------ Dataset rows ------
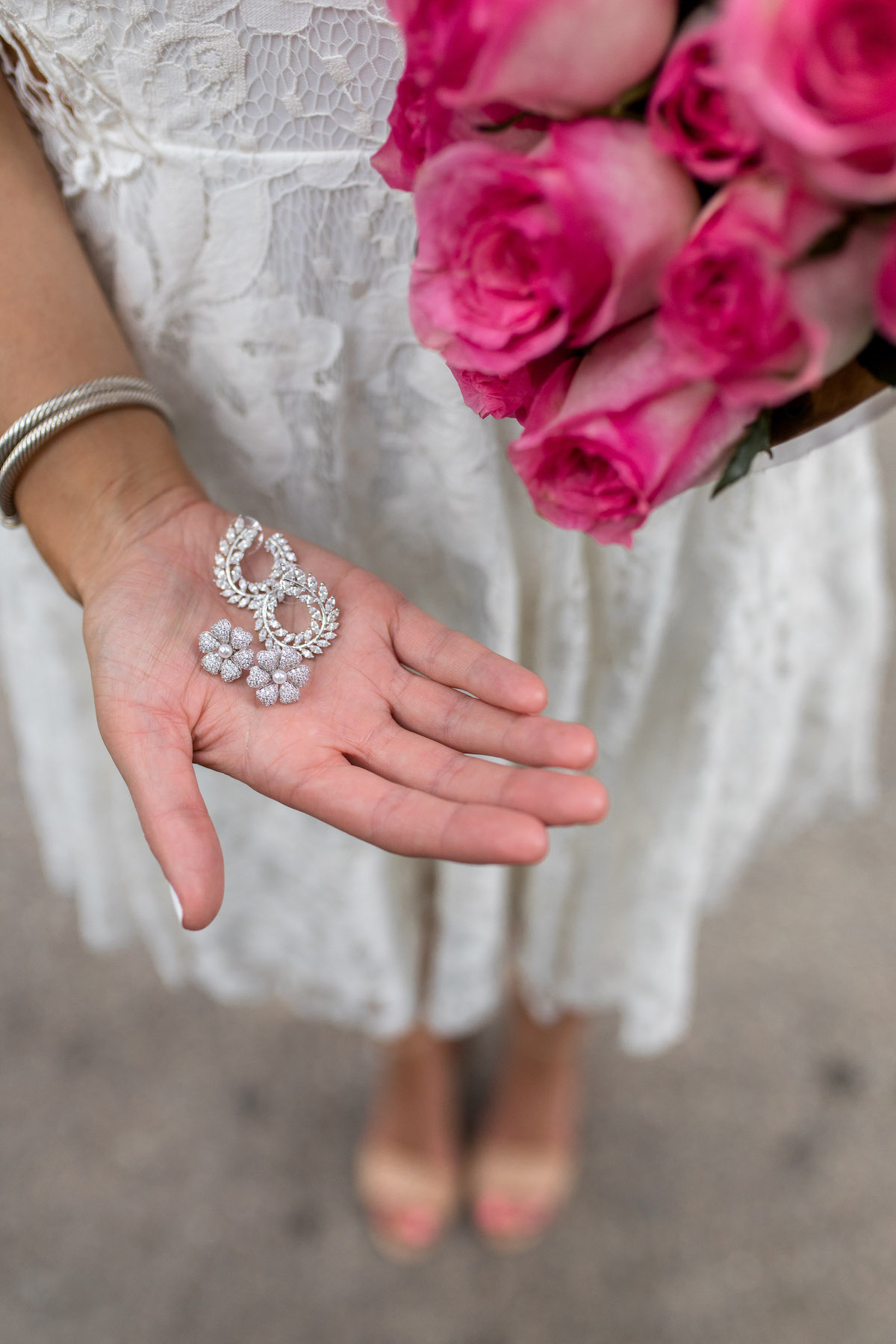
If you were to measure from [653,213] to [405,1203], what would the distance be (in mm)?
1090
------
------ Dataset rows ------
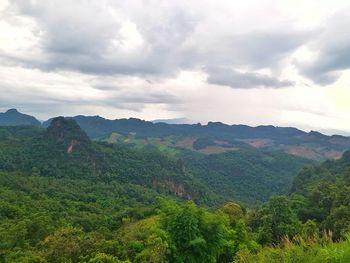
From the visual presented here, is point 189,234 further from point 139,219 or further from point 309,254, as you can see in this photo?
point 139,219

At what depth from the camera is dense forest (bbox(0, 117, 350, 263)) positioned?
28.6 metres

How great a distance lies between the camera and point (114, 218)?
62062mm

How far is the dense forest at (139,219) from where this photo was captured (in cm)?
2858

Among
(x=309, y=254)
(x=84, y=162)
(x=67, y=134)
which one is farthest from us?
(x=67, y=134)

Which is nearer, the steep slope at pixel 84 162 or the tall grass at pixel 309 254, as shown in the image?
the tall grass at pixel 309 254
------
- What is being asked: Determine how many lines of the records above contain the string "from", and state only that number.

- Solution: 5